Speaker: Krishnan Rajeshwar

 

Summary: Benign substitutes such as oxygenates (e.g., ethanol), burning of any fuel generates the greenhouse gas, carbon dioxide (CO2). In the specific case o Brazil, combustion of sugarcane-derived alcohol fuel will pose long-term climate issues with the inevitable generation of CO2. Thus it is imperative that solutions be quickly found for the remediation of CO2 emissions. This R&D problem becomes especially attractive if value-added products can be generated during the remediation process itself. This talk will specifically

focus on two such related approaches, namely: electrochemical (EC) and photoelectrochemical (PEC) conversion of CO2 to products such as C1-C3 hydrocarbons (e.g., methane) and oxygenates such as alcohols.Of the myriad electrode materials that have been used for the EC and PEC reduction of CO2 in aqueous media, copper oxide/copper interfaces have shown a remarkable range of hydrocarbon and oxygenated products including acids, aldehydes, ketones, and alcohols. This perspective talk highlights experimental evidence for the fact that both EC and PEC reduction scenarios have similar chemical and morphological underpinnings in the in situ formation of copper nanocubes on the (photo) cathode surface. Recent rapid developments in our fundamental understanding of these interfaces and areas requiring further studies are discussed in the light of recent studies in the authors’ laboratories and elsewhere.

Muhammad N. Huda

Seminar 2: Prediction and pure-phase stability of complex solar absorber materials.

Speaker: Muhammad N. Huda

 

Summary: To make solar energy competitive with fossil fuels, sustainable and cost effective solar absorber materials are needed. In this regards, we are particularly interested in multi-cation complex alloy materials as they offer flexible pathways to tune their electronic and optical properties. However, once the material is selected, the primary challenge is to predict whether the material (pristine or doped) can be synthesized as pure-phase in thermodynamic equilibrium conditions. We will present density functional theory (DFT)

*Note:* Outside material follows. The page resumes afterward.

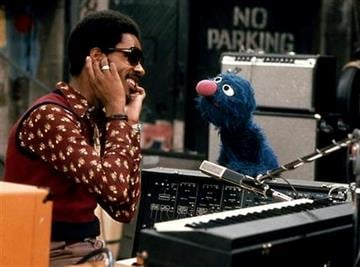 "In this 1973 image released by Sesame Workshop, singer Stevie Wonder teaches character Grover how to sing soft and loud and long and short during an appearance on the children's program ""Sesame Street."" (AP Photo/Sesame Workshop) By KMOV Web Producer"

studies on three such examples for solar absorber materials: (i) Prediction of new solar absorber materials: CuSnW2O8 (CTTO), (ii) Cu2ZnSnS (Se) (CZTS) and (ii) Bi2Ti2O7 (BTO). We’ll fist present new solar absorber material, CTTO, predicted by our materials discovery protocol. We’ll discuss its electronic and optical properties, and analyze its stability. Chemical potential landscape analysis revealed that CTTO can be synthesized at flexible experimental growth conditions. Finally, like other Cu-based compounds, the formation of Cu vacancies is highly probable, even at Cu-rich growth condition, which could introduce p-type activity in CTTO. Next we’ll show from the chemical potential landscape analysis that the formation of stoichiometric CZTS is practically impossible under thermodynamic equilibrium condition. Our study justifies the experimental growth conditions of CZTS (Zn rich and Cu-poor) for higher solar-to-current conversion efficiency. Growth condition for p-type CZTS and suitable reaction pathways will be presented.In the third example, a resent experiment showed that a transition metal, such as Fe doping, can enhanced photo-current in bismuth titanate (Bi2Ti2O7) up to an impurity concentration of ~1%. Beyond this impurity concentration the photocurrent decreased due to the formation of Fe2O3 phase. Our theoretical study predicted the doping configurations and suitable chemical potential ranges to avoid formation of the Fe2O3 phase in Fe- doped BTO in order to increase the photo -current.

Edson A. Ticianelli

Seminar 3: Structure, performance and stability of cathode and anode nanocatalysts for low-temperature fuel cell reactions.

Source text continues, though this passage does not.